*MATERIAL PROVIDED*.
• • • • • • •

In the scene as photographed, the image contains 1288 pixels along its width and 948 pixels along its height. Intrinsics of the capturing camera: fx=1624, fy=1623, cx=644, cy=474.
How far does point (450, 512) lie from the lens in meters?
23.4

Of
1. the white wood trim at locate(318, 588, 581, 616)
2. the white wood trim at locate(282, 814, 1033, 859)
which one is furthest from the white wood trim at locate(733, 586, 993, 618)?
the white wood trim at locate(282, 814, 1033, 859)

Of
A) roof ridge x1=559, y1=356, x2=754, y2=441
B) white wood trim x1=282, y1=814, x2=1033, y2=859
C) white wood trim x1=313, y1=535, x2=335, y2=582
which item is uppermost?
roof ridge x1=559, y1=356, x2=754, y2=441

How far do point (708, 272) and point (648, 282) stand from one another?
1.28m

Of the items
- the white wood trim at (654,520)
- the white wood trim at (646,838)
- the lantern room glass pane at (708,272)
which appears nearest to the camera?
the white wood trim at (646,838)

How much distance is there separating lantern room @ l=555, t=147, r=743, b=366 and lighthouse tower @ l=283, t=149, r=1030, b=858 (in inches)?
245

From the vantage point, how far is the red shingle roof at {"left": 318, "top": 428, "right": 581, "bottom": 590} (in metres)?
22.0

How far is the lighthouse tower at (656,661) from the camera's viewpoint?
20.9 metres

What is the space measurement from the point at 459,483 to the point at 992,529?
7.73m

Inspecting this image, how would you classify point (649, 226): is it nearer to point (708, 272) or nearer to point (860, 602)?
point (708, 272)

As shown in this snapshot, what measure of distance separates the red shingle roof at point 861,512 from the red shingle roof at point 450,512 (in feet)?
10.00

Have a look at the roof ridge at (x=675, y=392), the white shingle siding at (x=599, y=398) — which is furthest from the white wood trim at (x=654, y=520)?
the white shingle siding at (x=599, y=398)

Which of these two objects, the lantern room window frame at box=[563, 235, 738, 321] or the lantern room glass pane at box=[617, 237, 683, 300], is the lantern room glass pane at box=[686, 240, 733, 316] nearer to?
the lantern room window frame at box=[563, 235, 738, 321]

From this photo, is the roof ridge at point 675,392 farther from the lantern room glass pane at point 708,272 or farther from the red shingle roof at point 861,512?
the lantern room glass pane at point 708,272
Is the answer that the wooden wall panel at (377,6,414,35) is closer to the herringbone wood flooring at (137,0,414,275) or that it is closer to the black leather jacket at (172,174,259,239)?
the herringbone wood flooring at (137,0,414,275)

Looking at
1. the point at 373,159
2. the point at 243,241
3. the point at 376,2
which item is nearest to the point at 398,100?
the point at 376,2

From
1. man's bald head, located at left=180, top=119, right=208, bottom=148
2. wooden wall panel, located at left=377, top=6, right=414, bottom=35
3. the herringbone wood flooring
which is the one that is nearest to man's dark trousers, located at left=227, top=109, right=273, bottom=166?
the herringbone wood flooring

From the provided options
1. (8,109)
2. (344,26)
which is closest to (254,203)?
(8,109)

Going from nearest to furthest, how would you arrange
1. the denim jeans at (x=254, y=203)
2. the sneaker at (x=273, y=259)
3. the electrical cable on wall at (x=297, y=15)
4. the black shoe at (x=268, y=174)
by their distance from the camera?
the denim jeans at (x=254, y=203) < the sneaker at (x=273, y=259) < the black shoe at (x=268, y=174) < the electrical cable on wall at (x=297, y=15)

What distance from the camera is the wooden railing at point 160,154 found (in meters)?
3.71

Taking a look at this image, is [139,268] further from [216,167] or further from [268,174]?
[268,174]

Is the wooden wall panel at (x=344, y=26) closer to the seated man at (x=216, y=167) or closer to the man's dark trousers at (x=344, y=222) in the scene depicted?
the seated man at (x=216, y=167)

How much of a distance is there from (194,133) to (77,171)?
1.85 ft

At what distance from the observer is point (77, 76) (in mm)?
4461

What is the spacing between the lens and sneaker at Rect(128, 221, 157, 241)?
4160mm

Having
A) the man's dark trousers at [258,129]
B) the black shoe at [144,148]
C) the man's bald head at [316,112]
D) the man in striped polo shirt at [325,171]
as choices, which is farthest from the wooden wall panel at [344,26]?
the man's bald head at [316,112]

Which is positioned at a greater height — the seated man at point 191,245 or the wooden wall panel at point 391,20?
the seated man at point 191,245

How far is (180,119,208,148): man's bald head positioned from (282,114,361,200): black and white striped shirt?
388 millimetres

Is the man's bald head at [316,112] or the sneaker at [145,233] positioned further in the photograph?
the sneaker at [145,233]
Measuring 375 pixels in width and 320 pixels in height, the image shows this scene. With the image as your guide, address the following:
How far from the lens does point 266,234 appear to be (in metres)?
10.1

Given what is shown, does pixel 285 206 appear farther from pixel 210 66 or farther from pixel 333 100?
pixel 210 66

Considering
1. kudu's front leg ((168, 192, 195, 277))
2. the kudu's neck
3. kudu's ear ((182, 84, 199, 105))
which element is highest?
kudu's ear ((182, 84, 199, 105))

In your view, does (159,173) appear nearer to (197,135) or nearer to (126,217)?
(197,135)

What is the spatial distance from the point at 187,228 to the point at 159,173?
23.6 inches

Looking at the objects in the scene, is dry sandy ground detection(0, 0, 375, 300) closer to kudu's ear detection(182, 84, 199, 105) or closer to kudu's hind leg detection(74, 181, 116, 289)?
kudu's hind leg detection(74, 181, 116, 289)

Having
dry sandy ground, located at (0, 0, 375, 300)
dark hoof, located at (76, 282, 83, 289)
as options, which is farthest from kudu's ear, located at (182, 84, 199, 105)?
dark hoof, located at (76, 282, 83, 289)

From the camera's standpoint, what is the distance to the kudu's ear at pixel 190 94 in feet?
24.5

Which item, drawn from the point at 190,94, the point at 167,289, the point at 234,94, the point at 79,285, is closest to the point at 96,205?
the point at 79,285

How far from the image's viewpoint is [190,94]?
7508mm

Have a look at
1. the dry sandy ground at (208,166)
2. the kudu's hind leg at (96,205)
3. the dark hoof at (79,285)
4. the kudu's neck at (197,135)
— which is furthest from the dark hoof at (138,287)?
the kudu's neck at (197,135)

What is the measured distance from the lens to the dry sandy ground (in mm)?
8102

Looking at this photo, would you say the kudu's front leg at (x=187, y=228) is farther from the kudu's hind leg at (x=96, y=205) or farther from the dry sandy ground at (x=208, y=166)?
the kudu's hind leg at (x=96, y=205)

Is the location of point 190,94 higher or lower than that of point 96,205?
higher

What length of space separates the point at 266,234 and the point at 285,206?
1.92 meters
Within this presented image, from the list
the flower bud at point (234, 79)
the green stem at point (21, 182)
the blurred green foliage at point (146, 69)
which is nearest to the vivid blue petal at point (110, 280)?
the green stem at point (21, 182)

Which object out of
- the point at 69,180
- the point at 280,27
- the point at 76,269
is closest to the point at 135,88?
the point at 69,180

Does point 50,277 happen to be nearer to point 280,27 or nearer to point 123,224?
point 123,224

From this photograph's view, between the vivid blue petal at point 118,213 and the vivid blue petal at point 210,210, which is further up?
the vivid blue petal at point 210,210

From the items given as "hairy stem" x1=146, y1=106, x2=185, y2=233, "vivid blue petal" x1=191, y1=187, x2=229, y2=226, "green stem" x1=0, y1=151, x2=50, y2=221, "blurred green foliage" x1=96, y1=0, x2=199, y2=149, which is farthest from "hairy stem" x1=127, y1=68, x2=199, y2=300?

• • • • • • •

Copy each record from above without leaving any out.

In the scene as photographed, the image contains 1288 pixels along its width and 948 pixels along its height. Intrinsics of the capturing camera: fx=1624, fy=1623, cx=644, cy=474.
How far does point (450, 512) lie from the lens in meters?
23.4

Of
1. the white wood trim at locate(318, 588, 581, 616)
2. the white wood trim at locate(282, 814, 1033, 859)
which one is furthest from the white wood trim at locate(733, 586, 993, 618)?
the white wood trim at locate(282, 814, 1033, 859)

Of
A) roof ridge x1=559, y1=356, x2=754, y2=441
B) white wood trim x1=282, y1=814, x2=1033, y2=859
C) white wood trim x1=313, y1=535, x2=335, y2=582
which item is uppermost?
roof ridge x1=559, y1=356, x2=754, y2=441

How far do point (708, 272) and point (648, 282) stand from one another?
1.28m

Of the items
- the white wood trim at (654,520)
- the white wood trim at (646,838)
- the lantern room glass pane at (708,272)
which appears nearest to the camera?
the white wood trim at (646,838)

How much distance is there separating lantern room @ l=555, t=147, r=743, b=366 and lighthouse tower @ l=283, t=149, r=1030, b=858 (in inches)?
245

From the vantage point, how far is the red shingle roof at {"left": 318, "top": 428, "right": 581, "bottom": 590} (in metres)?
22.0

How far is the lighthouse tower at (656,661) from the camera's viewpoint?
20.9 metres

What is the space measurement from the point at 459,483 to the point at 992,529?
7.73m

Inspecting this image, how would you classify point (649, 226): is it nearer to point (708, 272) or nearer to point (860, 602)?
point (708, 272)

As shown in this snapshot, what measure of distance separates the red shingle roof at point 861,512 from the red shingle roof at point 450,512 (in feet)?
10.00

Have a look at the roof ridge at (x=675, y=392), the white shingle siding at (x=599, y=398) — which is furthest from the white wood trim at (x=654, y=520)?
the white shingle siding at (x=599, y=398)

Which of these two objects, the lantern room window frame at box=[563, 235, 738, 321] or the lantern room glass pane at box=[617, 237, 683, 300], is the lantern room glass pane at box=[686, 240, 733, 316] nearer to?
the lantern room window frame at box=[563, 235, 738, 321]

From this photo, is the roof ridge at point 675,392 farther from the lantern room glass pane at point 708,272 or farther from the red shingle roof at point 861,512?
the lantern room glass pane at point 708,272
Is the answer that the wooden wall panel at (377,6,414,35) is closer to the herringbone wood flooring at (137,0,414,275) or that it is closer to the black leather jacket at (172,174,259,239)?
the herringbone wood flooring at (137,0,414,275)

Looking at
1. the point at 373,159
2. the point at 243,241
3. the point at 376,2
which item is nearest to the point at 398,100?
the point at 376,2

From
1. man's bald head, located at left=180, top=119, right=208, bottom=148
2. wooden wall panel, located at left=377, top=6, right=414, bottom=35
3. the herringbone wood flooring
which is the one that is nearest to man's dark trousers, located at left=227, top=109, right=273, bottom=166?
the herringbone wood flooring

From the provided options
1. (8,109)
2. (344,26)
which is closest to (254,203)?
(8,109)

Going from nearest to furthest, how would you arrange
1. the denim jeans at (x=254, y=203)
2. the sneaker at (x=273, y=259)
3. the electrical cable on wall at (x=297, y=15)
4. the black shoe at (x=268, y=174)
by their distance from the camera?
the denim jeans at (x=254, y=203) < the sneaker at (x=273, y=259) < the black shoe at (x=268, y=174) < the electrical cable on wall at (x=297, y=15)

What distance from the camera is the wooden railing at point 160,154 found (in meters)?
3.71

Taking a look at this image, is [139,268] further from [216,167] or further from [268,174]?
[268,174]

Is the wooden wall panel at (x=344, y=26) closer to the seated man at (x=216, y=167) or closer to the man's dark trousers at (x=344, y=222) in the scene depicted?
the seated man at (x=216, y=167)

How much of a distance is there from (194,133) to (77,171)?
1.85 ft

At what distance from the observer is point (77, 76) (in mm)?
4461

What is the spacing between the lens and sneaker at Rect(128, 221, 157, 241)?
4160mm

Having
A) the man's dark trousers at [258,129]
B) the black shoe at [144,148]
C) the man's bald head at [316,112]
D) the man in striped polo shirt at [325,171]
as choices, which is farthest from the wooden wall panel at [344,26]?
the man's bald head at [316,112]

Which is positioned at a greater height — the seated man at point 191,245 or the wooden wall panel at point 391,20?
the seated man at point 191,245

How far is (180,119,208,148): man's bald head positioned from (282,114,361,200): black and white striped shirt?
388 millimetres

Is the man's bald head at [316,112] or the sneaker at [145,233] positioned further in the photograph?
the sneaker at [145,233]
Measuring 375 pixels in width and 320 pixels in height, the image shows this scene. With the image as your guide, address the following:
How far from the lens does point 266,234 appear to be (in metres)?
10.1

Given what is shown, does pixel 285 206 appear farther from pixel 210 66 or farther from pixel 333 100?
pixel 210 66

Considering
1. kudu's front leg ((168, 192, 195, 277))
2. the kudu's neck
3. kudu's ear ((182, 84, 199, 105))
which element is highest?
kudu's ear ((182, 84, 199, 105))

In your view, does (159,173) appear nearer to (197,135) or nearer to (126,217)?
(197,135)

What is the spatial distance from the point at 187,228 to the point at 159,173?
23.6 inches

Looking at the objects in the scene, is dry sandy ground detection(0, 0, 375, 300) closer to kudu's ear detection(182, 84, 199, 105) or closer to kudu's hind leg detection(74, 181, 116, 289)?
kudu's hind leg detection(74, 181, 116, 289)

Having
dry sandy ground, located at (0, 0, 375, 300)
dark hoof, located at (76, 282, 83, 289)
as options, which is farthest from kudu's ear, located at (182, 84, 199, 105)?
dark hoof, located at (76, 282, 83, 289)

From the camera's standpoint, what is the distance to the kudu's ear at pixel 190 94 in feet?
24.5

Which item, drawn from the point at 190,94, the point at 167,289, the point at 234,94, the point at 79,285, is closest to the point at 96,205?
the point at 79,285

How far from the image's viewpoint is [190,94]?
7508mm

Have a look at
1. the dry sandy ground at (208,166)
2. the kudu's hind leg at (96,205)
3. the dark hoof at (79,285)
4. the kudu's neck at (197,135)
— which is furthest from the dark hoof at (138,287)?
the kudu's neck at (197,135)

What is the measured distance from the lens to the dry sandy ground (in mm)?
8102

Looking at this photo, would you say the kudu's front leg at (x=187, y=228) is farther from the kudu's hind leg at (x=96, y=205) or farther from the dry sandy ground at (x=208, y=166)?
the kudu's hind leg at (x=96, y=205)

Is the location of point 190,94 higher or lower than that of point 96,205?
higher

What length of space separates the point at 266,234 and the point at 285,206?
1.92 meters
Within this presented image, from the list
the flower bud at point (234, 79)
the green stem at point (21, 182)
the blurred green foliage at point (146, 69)
which is nearest to the vivid blue petal at point (110, 280)?
the green stem at point (21, 182)

Which object out of
- the point at 69,180
- the point at 280,27
- the point at 76,269
is closest to the point at 135,88?
the point at 69,180

Does point 50,277 happen to be nearer to point 280,27 or nearer to point 123,224?
point 123,224

From this photograph's view, between the vivid blue petal at point 118,213 and the vivid blue petal at point 210,210, which is further up?
the vivid blue petal at point 210,210

From the items given as "hairy stem" x1=146, y1=106, x2=185, y2=233, "vivid blue petal" x1=191, y1=187, x2=229, y2=226, "green stem" x1=0, y1=151, x2=50, y2=221, "blurred green foliage" x1=96, y1=0, x2=199, y2=149, which is farthest from "hairy stem" x1=127, y1=68, x2=199, y2=300?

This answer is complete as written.